W S Merwin, “Long Afternoon Light” 1

You can find a link to “Long Afternoon Light” here.

As with so many of the poems in The Moon Before Morning, the sheer, almost incantatory beauty of this one draws you to read it again and again even as it continues to elude complete comprehension. The first three lines alone bear endless repetition for the hypnotic smoothness of their phonetic and rhythmical flow.

Although it’s smooth, this flow is made rich and subtle by the complication of syntax in line two. Here, “how long ago” is a parenthesis, and so logically it represents a syntactical disjunction, but the absence of punctuation and the seamless phonetic flow makes you read it not as a division but as an alteration of pace, like when the flow of a river bulges round and over a stone that doesn’t quite break the surface. Similar things happen later.

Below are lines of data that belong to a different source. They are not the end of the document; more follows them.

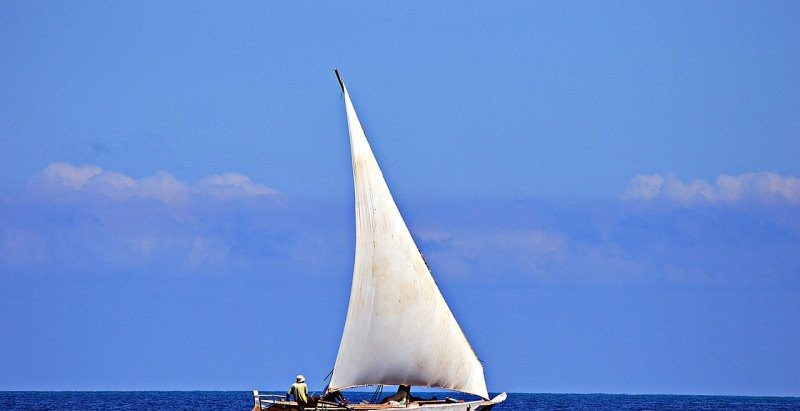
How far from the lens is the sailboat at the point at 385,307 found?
53125 millimetres

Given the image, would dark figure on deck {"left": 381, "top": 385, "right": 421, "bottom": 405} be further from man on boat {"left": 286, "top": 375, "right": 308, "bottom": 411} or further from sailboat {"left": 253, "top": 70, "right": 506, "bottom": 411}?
man on boat {"left": 286, "top": 375, "right": 308, "bottom": 411}

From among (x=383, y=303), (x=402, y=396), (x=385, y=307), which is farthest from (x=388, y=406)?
(x=383, y=303)

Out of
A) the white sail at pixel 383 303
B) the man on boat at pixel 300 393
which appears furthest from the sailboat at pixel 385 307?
the man on boat at pixel 300 393

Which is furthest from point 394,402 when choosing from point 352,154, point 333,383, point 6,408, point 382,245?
point 6,408

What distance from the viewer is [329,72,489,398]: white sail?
53.1m

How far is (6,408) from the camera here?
112312 mm

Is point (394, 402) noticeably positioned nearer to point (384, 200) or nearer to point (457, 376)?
point (457, 376)

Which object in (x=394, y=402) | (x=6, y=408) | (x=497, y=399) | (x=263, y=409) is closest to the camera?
(x=263, y=409)

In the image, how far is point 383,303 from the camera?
175 feet

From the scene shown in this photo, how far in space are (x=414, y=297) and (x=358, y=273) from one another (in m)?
Answer: 2.20

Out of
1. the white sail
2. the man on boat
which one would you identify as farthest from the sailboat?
the man on boat

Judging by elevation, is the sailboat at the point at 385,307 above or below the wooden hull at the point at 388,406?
above

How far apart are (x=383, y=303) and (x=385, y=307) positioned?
6.4 inches

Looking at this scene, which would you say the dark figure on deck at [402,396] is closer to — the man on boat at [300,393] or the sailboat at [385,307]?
the sailboat at [385,307]
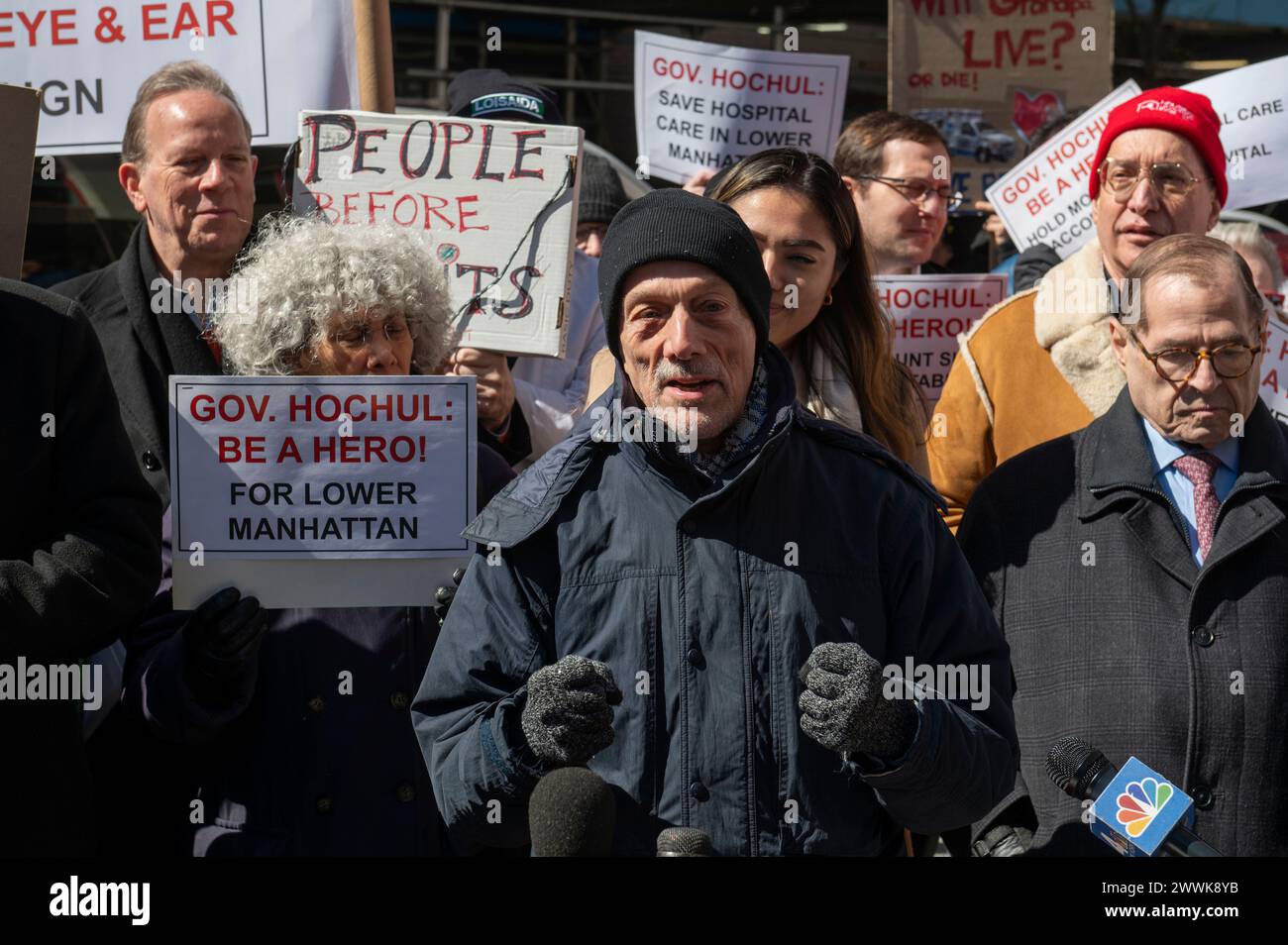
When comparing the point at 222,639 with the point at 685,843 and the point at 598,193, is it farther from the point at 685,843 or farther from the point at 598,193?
the point at 598,193

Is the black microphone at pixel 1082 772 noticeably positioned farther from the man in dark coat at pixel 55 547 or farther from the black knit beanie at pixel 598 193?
the black knit beanie at pixel 598 193

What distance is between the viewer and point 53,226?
903 centimetres

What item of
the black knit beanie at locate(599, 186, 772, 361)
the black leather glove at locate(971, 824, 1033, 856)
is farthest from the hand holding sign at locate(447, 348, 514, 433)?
the black leather glove at locate(971, 824, 1033, 856)

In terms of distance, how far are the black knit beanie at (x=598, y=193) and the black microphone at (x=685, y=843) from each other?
3.71m

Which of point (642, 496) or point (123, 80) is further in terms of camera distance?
point (123, 80)

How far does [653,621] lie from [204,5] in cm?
281

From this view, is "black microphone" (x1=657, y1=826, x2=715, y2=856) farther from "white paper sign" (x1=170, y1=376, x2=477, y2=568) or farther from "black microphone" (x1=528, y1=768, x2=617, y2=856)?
"white paper sign" (x1=170, y1=376, x2=477, y2=568)

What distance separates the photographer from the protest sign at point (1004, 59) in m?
7.09

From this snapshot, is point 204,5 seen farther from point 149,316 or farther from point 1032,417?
point 1032,417

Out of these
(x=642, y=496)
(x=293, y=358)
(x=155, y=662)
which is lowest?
(x=155, y=662)

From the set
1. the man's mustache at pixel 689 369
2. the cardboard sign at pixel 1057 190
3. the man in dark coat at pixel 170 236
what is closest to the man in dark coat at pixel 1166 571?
the man's mustache at pixel 689 369

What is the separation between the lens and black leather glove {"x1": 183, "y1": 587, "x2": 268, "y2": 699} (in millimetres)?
3031

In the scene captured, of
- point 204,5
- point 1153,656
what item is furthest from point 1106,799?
point 204,5

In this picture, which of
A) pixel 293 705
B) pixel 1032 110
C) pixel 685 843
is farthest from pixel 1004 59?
pixel 685 843
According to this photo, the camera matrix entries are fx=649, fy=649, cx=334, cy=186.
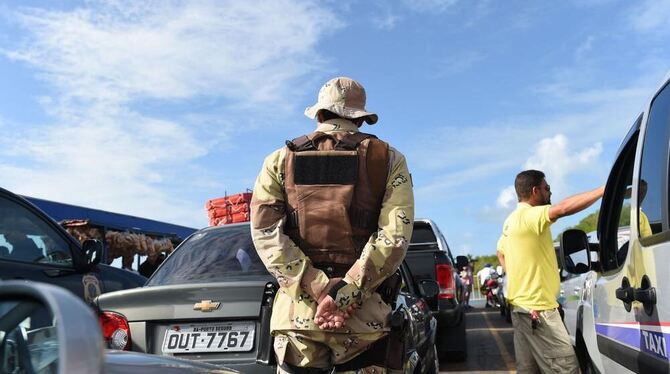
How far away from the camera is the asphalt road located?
771 cm

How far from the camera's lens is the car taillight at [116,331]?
3422 mm

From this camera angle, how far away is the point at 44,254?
483 centimetres

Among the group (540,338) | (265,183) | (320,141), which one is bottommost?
(540,338)

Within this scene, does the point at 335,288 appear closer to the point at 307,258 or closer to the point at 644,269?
the point at 307,258

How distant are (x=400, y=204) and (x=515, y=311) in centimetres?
219

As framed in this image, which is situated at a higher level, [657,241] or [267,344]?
[657,241]

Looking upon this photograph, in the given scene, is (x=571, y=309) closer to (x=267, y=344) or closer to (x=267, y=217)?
(x=267, y=344)

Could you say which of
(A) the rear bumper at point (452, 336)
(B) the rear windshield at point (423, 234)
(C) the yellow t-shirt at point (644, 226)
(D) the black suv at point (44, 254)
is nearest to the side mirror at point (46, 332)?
(C) the yellow t-shirt at point (644, 226)

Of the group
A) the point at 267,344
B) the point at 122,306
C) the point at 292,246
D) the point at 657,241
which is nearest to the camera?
the point at 657,241

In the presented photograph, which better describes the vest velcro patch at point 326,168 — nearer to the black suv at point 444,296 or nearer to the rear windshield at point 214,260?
the rear windshield at point 214,260

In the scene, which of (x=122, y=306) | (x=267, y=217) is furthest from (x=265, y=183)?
(x=122, y=306)

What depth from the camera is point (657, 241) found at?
7.39ft

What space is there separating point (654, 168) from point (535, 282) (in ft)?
6.45

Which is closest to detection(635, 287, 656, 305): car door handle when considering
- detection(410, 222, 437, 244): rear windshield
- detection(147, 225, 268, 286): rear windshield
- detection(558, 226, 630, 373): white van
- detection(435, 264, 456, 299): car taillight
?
detection(558, 226, 630, 373): white van
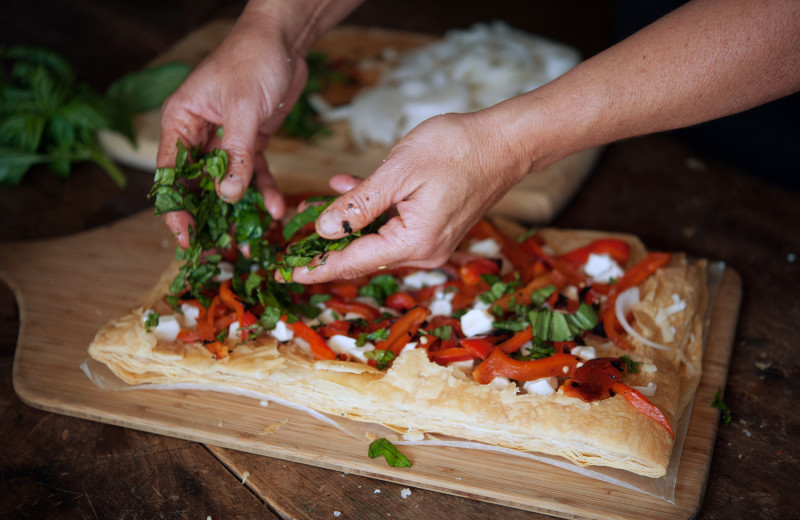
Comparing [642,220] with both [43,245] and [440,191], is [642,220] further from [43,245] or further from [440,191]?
[43,245]

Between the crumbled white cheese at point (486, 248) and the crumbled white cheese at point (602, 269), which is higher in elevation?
the crumbled white cheese at point (602, 269)

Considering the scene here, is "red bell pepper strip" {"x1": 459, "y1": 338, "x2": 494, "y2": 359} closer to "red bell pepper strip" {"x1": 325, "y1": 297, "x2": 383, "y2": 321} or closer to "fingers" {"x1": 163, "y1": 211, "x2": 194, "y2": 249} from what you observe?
"red bell pepper strip" {"x1": 325, "y1": 297, "x2": 383, "y2": 321}

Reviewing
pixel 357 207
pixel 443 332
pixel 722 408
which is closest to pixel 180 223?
pixel 357 207

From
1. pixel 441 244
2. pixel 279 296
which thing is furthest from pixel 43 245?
pixel 441 244

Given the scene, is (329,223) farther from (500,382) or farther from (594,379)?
(594,379)

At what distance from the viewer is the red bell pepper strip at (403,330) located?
3.07 meters

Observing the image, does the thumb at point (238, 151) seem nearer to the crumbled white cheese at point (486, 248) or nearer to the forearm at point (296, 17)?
the forearm at point (296, 17)

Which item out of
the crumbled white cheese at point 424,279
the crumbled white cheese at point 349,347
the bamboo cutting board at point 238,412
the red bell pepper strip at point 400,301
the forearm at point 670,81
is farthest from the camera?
the crumbled white cheese at point 424,279

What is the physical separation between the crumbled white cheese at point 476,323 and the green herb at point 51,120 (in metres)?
2.66

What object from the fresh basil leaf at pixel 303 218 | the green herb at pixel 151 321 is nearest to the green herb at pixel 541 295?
the fresh basil leaf at pixel 303 218

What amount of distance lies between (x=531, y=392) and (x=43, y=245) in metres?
2.92

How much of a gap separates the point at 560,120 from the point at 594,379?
1065 mm

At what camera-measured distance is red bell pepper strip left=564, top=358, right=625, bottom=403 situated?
2.78m

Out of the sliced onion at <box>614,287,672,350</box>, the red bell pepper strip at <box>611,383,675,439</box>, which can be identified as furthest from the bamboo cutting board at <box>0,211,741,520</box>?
the sliced onion at <box>614,287,672,350</box>
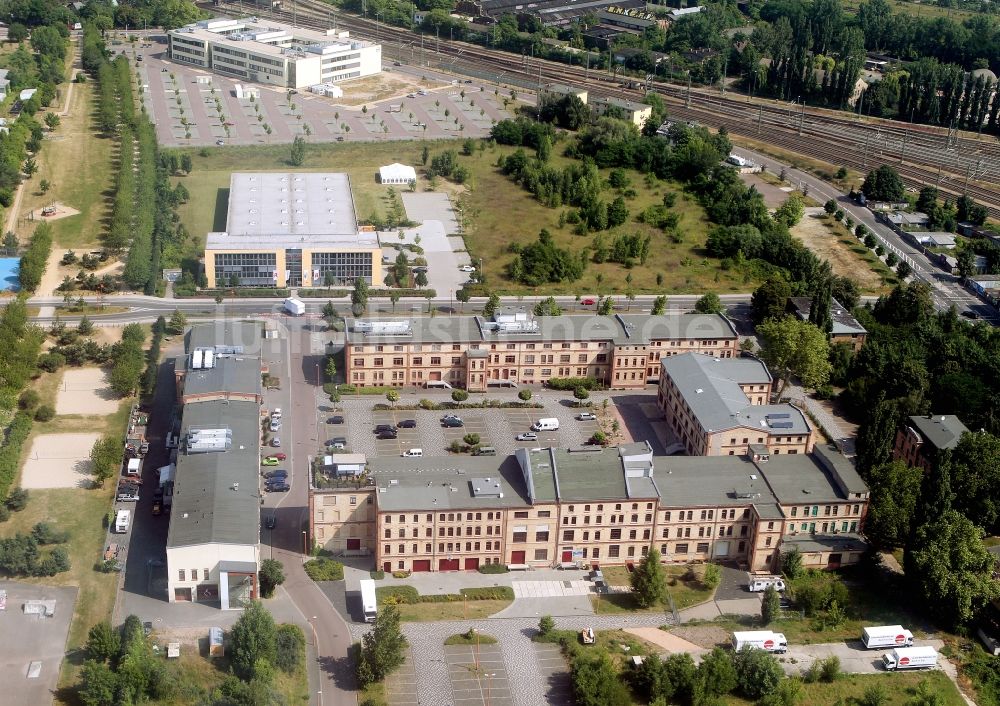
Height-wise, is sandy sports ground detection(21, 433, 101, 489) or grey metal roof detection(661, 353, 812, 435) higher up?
grey metal roof detection(661, 353, 812, 435)

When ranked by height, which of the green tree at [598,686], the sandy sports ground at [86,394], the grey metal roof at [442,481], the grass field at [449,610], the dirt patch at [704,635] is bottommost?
the grass field at [449,610]

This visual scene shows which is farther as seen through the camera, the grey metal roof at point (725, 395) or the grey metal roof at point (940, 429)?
the grey metal roof at point (725, 395)

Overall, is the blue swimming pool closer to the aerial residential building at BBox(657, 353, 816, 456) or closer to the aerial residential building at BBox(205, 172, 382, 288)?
the aerial residential building at BBox(205, 172, 382, 288)

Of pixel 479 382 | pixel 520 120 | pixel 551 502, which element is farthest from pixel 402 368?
pixel 520 120

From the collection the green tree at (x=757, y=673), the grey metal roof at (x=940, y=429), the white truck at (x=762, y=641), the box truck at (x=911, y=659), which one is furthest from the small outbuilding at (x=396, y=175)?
the box truck at (x=911, y=659)

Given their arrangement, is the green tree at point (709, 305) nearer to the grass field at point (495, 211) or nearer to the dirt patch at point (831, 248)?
the grass field at point (495, 211)

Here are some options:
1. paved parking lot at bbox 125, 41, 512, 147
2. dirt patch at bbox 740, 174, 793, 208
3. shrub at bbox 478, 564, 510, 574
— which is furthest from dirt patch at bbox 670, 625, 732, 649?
paved parking lot at bbox 125, 41, 512, 147
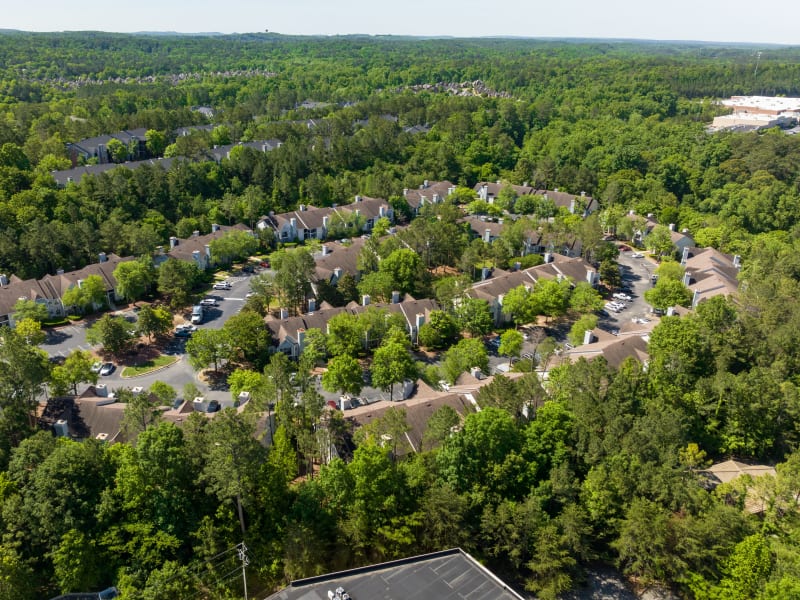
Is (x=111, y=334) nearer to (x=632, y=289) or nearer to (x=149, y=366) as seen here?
(x=149, y=366)

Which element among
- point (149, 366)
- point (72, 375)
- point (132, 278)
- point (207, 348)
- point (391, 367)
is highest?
point (132, 278)

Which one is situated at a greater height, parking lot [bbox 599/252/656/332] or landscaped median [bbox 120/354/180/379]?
parking lot [bbox 599/252/656/332]

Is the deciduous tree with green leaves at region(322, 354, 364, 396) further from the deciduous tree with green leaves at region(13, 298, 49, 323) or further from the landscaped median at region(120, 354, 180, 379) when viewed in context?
the deciduous tree with green leaves at region(13, 298, 49, 323)

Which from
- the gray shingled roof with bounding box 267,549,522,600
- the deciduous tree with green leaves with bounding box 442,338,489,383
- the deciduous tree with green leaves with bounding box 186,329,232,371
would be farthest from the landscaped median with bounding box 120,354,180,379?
the gray shingled roof with bounding box 267,549,522,600

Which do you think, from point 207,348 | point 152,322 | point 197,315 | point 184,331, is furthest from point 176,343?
point 207,348

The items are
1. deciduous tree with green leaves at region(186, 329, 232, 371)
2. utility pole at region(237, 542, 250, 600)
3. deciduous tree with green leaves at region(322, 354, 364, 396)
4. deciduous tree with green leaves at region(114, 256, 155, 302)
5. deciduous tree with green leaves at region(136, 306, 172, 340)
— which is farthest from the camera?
deciduous tree with green leaves at region(114, 256, 155, 302)

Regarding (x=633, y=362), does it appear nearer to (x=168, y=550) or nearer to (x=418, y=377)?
(x=418, y=377)

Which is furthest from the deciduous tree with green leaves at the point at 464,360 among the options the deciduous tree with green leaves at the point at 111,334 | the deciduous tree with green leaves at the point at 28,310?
the deciduous tree with green leaves at the point at 28,310
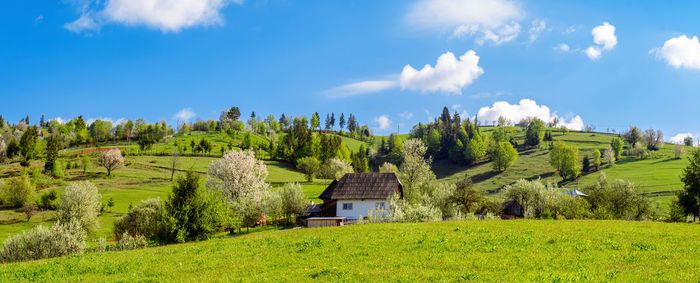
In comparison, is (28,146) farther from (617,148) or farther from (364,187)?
(617,148)

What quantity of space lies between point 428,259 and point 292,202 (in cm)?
4240

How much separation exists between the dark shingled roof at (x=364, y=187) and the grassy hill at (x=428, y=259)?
3140cm

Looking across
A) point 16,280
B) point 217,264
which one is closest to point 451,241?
point 217,264

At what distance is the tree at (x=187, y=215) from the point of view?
30781 millimetres

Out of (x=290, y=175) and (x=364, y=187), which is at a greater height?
(x=290, y=175)

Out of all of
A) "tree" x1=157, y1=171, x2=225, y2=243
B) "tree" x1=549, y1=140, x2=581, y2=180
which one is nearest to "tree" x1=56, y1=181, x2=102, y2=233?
"tree" x1=157, y1=171, x2=225, y2=243

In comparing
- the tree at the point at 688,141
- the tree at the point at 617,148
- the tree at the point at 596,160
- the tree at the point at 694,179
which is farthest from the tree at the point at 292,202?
the tree at the point at 688,141

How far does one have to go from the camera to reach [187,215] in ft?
102

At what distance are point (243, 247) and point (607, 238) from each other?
18219 mm

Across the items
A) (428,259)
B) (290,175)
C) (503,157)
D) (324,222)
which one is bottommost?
(324,222)

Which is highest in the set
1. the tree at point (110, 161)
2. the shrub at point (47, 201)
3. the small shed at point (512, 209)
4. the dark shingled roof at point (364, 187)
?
the tree at point (110, 161)

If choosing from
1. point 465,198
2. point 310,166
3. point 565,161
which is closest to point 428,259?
point 465,198

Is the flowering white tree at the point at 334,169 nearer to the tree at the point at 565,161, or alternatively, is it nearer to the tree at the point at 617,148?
the tree at the point at 565,161

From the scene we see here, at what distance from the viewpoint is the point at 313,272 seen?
13.7 meters
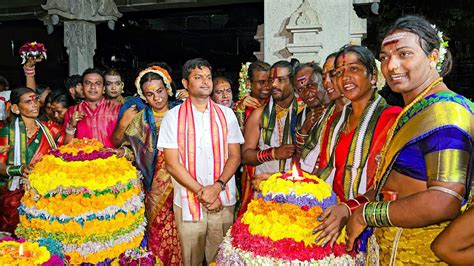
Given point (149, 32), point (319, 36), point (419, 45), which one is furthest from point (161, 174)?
point (149, 32)

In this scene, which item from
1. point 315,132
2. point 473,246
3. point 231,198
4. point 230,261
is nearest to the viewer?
point 473,246

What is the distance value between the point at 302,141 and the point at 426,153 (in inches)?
69.5

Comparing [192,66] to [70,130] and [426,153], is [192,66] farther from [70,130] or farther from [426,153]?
[426,153]

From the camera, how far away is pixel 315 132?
302 cm

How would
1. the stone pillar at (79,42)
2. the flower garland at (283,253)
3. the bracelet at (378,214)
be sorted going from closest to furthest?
the bracelet at (378,214) → the flower garland at (283,253) → the stone pillar at (79,42)

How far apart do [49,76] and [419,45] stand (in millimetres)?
12887

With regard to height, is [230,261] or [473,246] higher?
[473,246]

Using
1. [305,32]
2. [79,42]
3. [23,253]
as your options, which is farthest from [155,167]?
[79,42]

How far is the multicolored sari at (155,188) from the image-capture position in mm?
4008

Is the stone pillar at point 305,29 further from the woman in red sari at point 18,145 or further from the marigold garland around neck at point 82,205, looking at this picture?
the marigold garland around neck at point 82,205

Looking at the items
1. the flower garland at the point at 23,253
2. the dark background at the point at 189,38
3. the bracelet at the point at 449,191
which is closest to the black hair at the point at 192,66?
the flower garland at the point at 23,253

The strength and beauty of the poem depend on what might seem like contradictory qualities. These sharpen each other as complementary colours do. They’re interwoven so smoothly, with such a light touch, that you may barely notice how they work. Just within the first line, the topographical plainness of “small roads … in the foothills” is startled into a mysteriously vivid life by the insertion of the elusive metaphor of “written in sleep”. Light repeatedly plays against darkness, sometimes in a way that sounds almost paradoxical (for example in “with the bronze then deepening in the light“), although it’s true to the way some colours seem to intensify as light fades.

Concrete imagery plays against abstraction, vagueness and mystery, and images in close focus against a sense of distance and space. The delicate miniaturist images of the shy moss and the soundless crow give imaginative life to abstract musings and vistas of shadowy distance and then dissolve into them. The poem simultaneously stimulates the imagination and slips out of its grasp.

Part of the imaginative effect of the poem comes from a kind of subliminal transference from one phrase to another, a tingeing of one by the other. Animate and inanimate processes are drawn together, the sentient, purposeful movement of the crow lending an aura of animacy to the turning to itself of the moss and the slipping away of the moment, as if moss and moment were both small, shy animals.  In this way, the whole world of the poem is made to seem sentiently alive. Similarly the lengthening and merging of the shadows seems to echo the way paths stretch out and converge in the distance and the lengthening spatial perspectives of the last few lines, reaching away from the close-up on the moss, echoes or merges with lengthening perspectives of time as the poet muses on how the moment becomes history. The cross-over between imaginings of space and imaginings of time materialises the one and dematerialises the other, or makes both seem simultaneously material, almost tangible, and elusively immaterial.